Public object GetProductListNew() {int cacheTime = 30; String cacheKey = "product_list"; String cacheSign = cacheKey + "_sign"; String sign = CacheHelper.Get(cacheSign); String cacheValue = cacheHelper. Get(cacheKey); if (sign ! = null) { return cacheValue; Add(cacheSign, "1", cacheTime);} else {cachehelper. Add(cacheSign, "1", cacheTime); ThreadPool. QueueUserWorkItem ((arg) - > {/ / there is generally an SQL query data cacheValue = GetProductListFromDB (); Cachehelper. Add(cacheKey, cacheValue, cacheTime * 2); }); return cacheValue; }}Copy the code

Explanation:

  • Cache flag: Records whether the cache data has expired. If it has expired, another thread will be notified to update the cache of the actual key in the background.
  • Cache data: its expiration time is twice as long as that of the cache tag, for example: the tag cache time is 30 minutes, and the data cache is set to 60 minutes. This way, when the cache key expires, the actual cache can still return the old data to the caller until another thread completes the update in the background.

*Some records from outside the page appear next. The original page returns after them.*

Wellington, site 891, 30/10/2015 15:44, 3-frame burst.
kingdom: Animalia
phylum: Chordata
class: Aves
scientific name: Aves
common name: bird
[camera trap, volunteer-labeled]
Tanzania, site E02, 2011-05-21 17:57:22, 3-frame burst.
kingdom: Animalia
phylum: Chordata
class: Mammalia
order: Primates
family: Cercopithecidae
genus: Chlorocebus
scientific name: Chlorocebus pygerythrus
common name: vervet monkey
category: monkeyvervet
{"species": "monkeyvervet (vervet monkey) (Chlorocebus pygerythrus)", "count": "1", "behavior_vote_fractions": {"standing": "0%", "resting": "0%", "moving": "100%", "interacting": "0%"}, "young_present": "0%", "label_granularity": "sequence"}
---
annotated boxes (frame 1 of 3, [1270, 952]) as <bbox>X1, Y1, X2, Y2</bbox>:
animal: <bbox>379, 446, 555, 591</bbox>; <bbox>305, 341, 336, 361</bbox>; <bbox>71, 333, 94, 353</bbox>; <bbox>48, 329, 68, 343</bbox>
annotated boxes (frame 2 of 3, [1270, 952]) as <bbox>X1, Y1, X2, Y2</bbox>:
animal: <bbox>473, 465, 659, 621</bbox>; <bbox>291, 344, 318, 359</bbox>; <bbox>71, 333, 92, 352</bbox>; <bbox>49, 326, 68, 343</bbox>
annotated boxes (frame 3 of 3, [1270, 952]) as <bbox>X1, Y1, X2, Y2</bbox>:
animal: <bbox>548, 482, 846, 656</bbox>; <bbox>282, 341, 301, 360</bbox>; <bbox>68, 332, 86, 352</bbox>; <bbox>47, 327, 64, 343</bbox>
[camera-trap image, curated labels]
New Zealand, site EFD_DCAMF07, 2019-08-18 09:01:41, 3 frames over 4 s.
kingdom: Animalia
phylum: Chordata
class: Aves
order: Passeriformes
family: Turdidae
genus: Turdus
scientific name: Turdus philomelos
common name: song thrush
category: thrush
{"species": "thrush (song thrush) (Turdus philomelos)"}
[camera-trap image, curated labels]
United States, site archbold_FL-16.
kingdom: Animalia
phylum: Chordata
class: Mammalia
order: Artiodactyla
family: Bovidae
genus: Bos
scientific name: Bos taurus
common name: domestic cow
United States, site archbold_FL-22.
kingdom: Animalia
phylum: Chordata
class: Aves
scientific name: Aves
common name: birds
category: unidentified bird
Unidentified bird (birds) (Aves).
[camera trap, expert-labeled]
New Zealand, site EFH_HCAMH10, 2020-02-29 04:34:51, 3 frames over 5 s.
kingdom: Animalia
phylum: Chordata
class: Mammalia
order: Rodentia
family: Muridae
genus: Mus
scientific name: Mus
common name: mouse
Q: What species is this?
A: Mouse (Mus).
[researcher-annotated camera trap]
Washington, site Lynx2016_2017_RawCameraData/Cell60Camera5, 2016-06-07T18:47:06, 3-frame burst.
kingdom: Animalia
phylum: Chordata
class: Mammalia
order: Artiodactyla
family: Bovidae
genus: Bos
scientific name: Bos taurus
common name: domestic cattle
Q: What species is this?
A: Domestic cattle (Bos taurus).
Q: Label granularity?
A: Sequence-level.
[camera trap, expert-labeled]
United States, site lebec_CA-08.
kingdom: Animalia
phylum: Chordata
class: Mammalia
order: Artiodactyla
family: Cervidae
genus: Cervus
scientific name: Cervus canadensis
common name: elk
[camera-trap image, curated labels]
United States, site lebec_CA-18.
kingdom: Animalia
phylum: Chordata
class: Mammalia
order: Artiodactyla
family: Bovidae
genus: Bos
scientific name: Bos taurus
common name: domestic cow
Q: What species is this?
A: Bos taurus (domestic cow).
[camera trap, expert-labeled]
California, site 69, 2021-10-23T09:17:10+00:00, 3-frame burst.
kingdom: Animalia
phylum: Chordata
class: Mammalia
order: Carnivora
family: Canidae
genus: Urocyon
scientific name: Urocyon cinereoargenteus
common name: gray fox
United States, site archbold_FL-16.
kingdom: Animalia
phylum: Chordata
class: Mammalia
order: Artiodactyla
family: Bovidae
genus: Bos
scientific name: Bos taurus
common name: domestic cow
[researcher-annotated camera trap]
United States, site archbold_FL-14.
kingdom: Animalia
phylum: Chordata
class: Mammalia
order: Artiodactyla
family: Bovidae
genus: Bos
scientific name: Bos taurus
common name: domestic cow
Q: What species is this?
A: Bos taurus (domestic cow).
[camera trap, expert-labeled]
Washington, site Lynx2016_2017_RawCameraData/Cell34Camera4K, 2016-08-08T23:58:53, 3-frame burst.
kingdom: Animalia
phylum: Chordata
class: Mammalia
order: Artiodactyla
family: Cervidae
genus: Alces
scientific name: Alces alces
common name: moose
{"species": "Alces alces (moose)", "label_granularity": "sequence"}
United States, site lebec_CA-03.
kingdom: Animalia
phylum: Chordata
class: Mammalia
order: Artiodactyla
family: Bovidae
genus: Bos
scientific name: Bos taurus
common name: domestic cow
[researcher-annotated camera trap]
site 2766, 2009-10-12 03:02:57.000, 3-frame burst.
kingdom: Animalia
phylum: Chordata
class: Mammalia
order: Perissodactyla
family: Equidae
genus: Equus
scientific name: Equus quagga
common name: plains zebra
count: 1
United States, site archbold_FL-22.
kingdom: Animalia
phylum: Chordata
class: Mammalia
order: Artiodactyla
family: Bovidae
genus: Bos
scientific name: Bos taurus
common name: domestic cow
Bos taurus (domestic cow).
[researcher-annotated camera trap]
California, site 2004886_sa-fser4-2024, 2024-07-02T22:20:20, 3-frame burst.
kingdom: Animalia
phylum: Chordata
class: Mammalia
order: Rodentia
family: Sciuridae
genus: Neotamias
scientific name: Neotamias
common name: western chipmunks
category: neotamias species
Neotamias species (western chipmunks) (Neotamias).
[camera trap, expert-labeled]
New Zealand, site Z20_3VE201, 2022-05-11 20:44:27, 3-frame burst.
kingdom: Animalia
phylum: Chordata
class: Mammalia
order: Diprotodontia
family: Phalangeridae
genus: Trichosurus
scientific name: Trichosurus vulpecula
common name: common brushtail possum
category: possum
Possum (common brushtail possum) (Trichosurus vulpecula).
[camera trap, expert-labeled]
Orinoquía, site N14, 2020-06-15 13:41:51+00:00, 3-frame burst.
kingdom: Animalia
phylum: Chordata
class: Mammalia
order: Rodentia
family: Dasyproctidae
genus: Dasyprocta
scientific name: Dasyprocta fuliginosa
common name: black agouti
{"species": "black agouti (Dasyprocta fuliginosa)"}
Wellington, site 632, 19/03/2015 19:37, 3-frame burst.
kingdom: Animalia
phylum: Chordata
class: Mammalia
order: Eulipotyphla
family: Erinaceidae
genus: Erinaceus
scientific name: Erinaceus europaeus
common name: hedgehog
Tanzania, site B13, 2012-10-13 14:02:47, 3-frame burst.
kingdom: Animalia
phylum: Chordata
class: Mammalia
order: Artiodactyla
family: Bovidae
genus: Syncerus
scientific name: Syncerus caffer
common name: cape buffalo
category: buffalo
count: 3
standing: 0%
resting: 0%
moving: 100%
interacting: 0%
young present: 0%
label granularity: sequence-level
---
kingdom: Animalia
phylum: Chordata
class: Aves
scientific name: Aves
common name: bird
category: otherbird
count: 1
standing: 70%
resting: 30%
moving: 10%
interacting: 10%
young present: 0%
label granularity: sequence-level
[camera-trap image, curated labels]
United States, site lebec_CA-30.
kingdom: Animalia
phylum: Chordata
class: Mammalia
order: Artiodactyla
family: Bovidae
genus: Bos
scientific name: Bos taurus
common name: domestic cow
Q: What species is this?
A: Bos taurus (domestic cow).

There are three proposed solutions to cache crashes: use locks or queues, update the cache with expiration flags, set different cache expiration times for keys, and a solution called “level 2 caching.”

For the business system, it is always a case by case analysis, there is no best, only the most appropriate.

Other cache issues, full cache and data loss issues, we can learn by ourselves. LRU, RDB and AOF are used to handle overflow. Redis’ RDB and AOF persistence are used to ensure data security under certain conditions.